Он уже сидел в креслице своем и курил — дымок, как и в прошлый раз, плыл в сторону Раиски, ароматный такой дымок.
— У нас в генах память всех наших предков, — пояснила Раиска, — вплоть до тех, что жили еще в пещерах. То есть все, что они видели и слышали, что пережили, все это в закодированном виде на генетическом уровне передается из поколения в поколение, от отца к сыну, от деда к внуку, от прадедов к правнукам… Это есть и в вас, и во мне, но мы пока не можем воспользоваться, понимаете?
— Откуда тебе это известно, несчастная холопка? — грозно сказал он. — Кто внушил тебе эти глупые мысли?
— Читала в одной хорошей книге.
— Разве ты грамоте разумеешь?
— Я имею аттестат об окончании сельской школы-десятилетки. И меня приглашали поступить в университет, но я засомневалась, достоин ли этот университет такой чести… Сколько вам нужно молока?
— Чем больше, тем лучше.
— Много Белка не даст: ее недавно доили.
— Какое мне дело! Я хочу молока, а уж где его взять, твои проблемы. Договаривайся с коровой дипломатически.
Еще одна хлебная горбушка описала дугу над прудом.
— Так что же там насчет генетической памяти толкуют среди дворовых? Что об этом мыслят кучера, дворники, сторожа, прачки?
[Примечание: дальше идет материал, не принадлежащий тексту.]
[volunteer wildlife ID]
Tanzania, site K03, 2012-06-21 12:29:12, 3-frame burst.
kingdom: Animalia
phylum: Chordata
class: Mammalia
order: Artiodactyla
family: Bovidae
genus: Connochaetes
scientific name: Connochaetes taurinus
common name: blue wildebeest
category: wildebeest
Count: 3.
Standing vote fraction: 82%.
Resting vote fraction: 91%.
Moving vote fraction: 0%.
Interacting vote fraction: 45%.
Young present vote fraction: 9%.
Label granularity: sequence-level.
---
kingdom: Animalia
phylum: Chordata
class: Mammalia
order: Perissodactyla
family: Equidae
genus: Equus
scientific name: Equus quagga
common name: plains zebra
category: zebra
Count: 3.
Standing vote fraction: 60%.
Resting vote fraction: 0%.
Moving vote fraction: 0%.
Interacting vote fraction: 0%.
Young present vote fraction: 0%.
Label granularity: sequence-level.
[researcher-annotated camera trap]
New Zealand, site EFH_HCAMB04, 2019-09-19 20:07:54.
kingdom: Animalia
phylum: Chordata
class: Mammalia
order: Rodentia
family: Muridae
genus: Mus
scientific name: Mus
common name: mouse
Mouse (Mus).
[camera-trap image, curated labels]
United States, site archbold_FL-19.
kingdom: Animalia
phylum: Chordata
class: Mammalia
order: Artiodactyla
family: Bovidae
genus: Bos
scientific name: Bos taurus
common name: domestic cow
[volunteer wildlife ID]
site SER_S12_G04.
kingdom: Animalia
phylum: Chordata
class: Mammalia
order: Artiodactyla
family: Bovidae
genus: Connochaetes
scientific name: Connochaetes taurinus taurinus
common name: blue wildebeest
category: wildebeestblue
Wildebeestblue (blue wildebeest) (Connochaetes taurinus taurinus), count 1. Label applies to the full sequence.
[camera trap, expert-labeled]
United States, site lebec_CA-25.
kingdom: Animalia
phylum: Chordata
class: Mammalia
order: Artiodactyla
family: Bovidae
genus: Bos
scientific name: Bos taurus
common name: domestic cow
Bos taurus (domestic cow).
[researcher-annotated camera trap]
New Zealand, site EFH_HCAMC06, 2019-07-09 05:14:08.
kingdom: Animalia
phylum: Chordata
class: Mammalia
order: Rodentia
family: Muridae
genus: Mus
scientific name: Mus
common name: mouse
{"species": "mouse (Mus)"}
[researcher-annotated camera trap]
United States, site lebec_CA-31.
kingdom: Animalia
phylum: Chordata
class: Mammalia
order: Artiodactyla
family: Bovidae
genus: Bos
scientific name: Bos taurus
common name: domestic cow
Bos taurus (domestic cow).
Теперь такие шутки уже не задевали самолюбия Раиски. Она продолжала:
— Мы увидим охоту на мамонтов глазами первобытного человека, услышим его рев, крики охотников… Посмотрим на убранство жилых пещер, на одежду сидящих у костра, их разговоры услышим… Увидим знаменитые сражения, просто бытовые драки или, наоборот, всякие празднества. Сожжение на костре колдуний и ведьм, битву при Ватерлоо или при Бородине… Кто что захочет посмотреть, то и посмотрит. В меру своей испорченности.
— Страсти какие, — заметил он негромко. — Хорошо, что не на ночь.
— Я вот думаю: можно будет найти среди ныне живущих тех людей, у кого предки встречались с царями, полководцами, героями… через посредство их генетической памяти увидим живыми и Александра Сергеевича на дуэли с негодяем Дантесом… и Стеньку Разина в челне… и Петра Великого, пирующего со шкиперами… Вы представляете?
— Продолжай, холопка, я тебя слушаю.
— Вот надевает человек на голову шапочку, от нее проводок к телевизору, и он видит на телеэкране, как на Сенатской площади выстраиваются декабристы… или идет по Невскому проспекту Гоголь…
— Мы не узнаем его, — решительно заявил Арсений Петрович. — Портретное сходство — понятие относительное. Вряд ли ты узнала бы меня, посмотрев на мой портрет.
— Там будет сцена, где к нему обратится кто-нибудь… Например, Жуковский: «Николай Васильевич, я только что перечитал вашего „Ревизора“…»
Тут она — впервые! — услышала от него похвалу в свой адрес:
— Браво! Ты не безнадежна, холопка. У тебя довольно живое воображение.
— Оно позволило мне очень живо увидеть ту женщину, чей портрет выложен мозаикой в ручье, — сказала Раиска.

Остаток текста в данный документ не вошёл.